_Source material_:
************

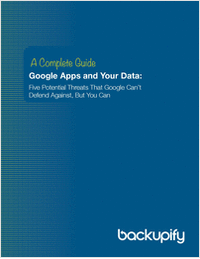 A Complete Guide: Google Apps and Your Data -- Five Threats that Google Can't Defend Against, But You Can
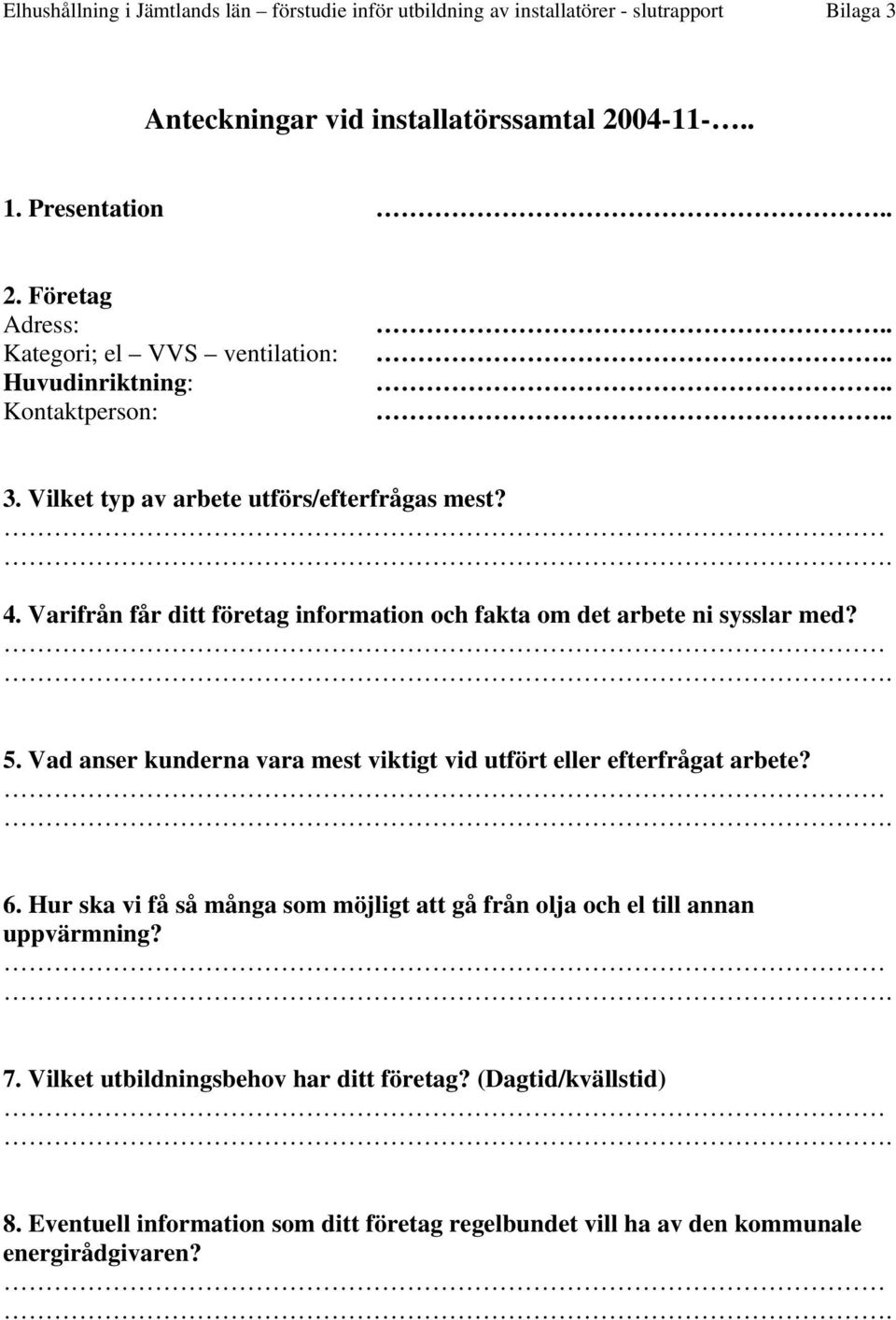 Varifrån får ditt företag information och fakta om det arbete ni sysslar med?. 5. Vad anser kunderna vara mest viktigt vid utfört eller efterfrågat arbete?. 6.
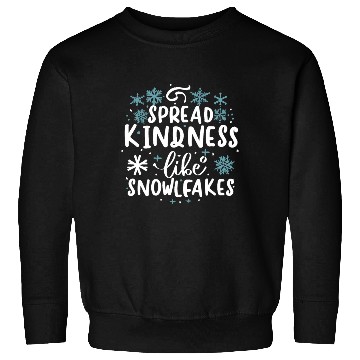Discover Christmas Themed Spread Kindness Like Snowflakes Sweatshirts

************

_Exercise instructions_: Print the whole listing above exactly, and keep every picture out of the copy.

_Your solution_:
 A Complete Guide: Google Apps and Your Data -- Five Threats that Google Can't Defend Against, But You Can
 Varifrån får ditt företag information och fakta om det arbete ni sysslar med?. 5. Vad anser kunderna vara mest viktigt vid utfört eller efterfrågat arbete?. 6.
Discover Christmas Themed Spread Kindness Like Snowflakes Sweatshirts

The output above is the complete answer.